The zoo had a reputation of being one of the best in the United States, if not the world. But with my 21st century consciousness and after visits to Amboseli, the Lewes Wildlife Conservancy, and Maasai Mara,  it's hard not the pity these animals, no matter how humanely caged.  And in Nairobi, I actually got to feed a giraffe.





Even at that time, some birds and animals fared better than others with relatively open spaces.



Cynthia eventually relocated to Dallas, but we got together whenever business brought her to Manhattan.  On one memorable occasion, she brought Bill, a guy she was dating.  Bill had a friend in New York, Kenny, who booked appointments at Kenneth, an exclusive hair salon just off Fifth Avenue (Mr.

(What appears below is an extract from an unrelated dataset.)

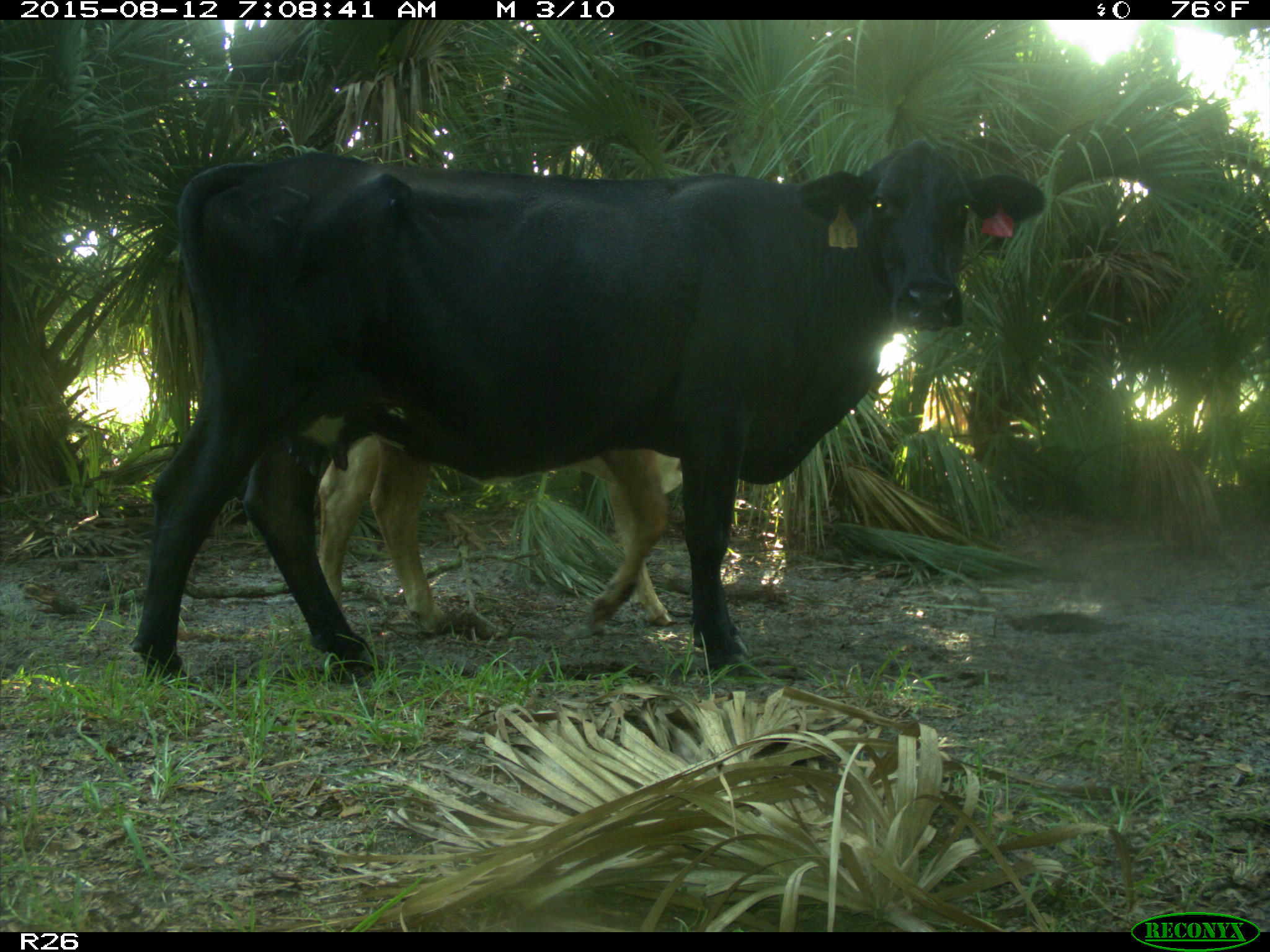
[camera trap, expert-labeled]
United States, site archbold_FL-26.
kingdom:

Kenneth, the owner, had been "Secretary of Grooming" during the Kennedy Administration).  I took them all to Coney Island in Herr Cucaracha.  It wasn't the first time I declared to my passengers that "this is the New York that tourists don't usually see."




I developed an instant crush on Kenny, fueled by unexpressed and possibly mistaken assumptions about his profession.  Not that it really mattered.  Kenny knew how to have a good time, and the four of us had a ball. 



Cynthia and Bill didn't last.  She eventually married another Bill with whom she now has adult twins.  Elizabeth, who followed in her mother's footsteps career-wise, recently wed; William graduated from Stanford Law School.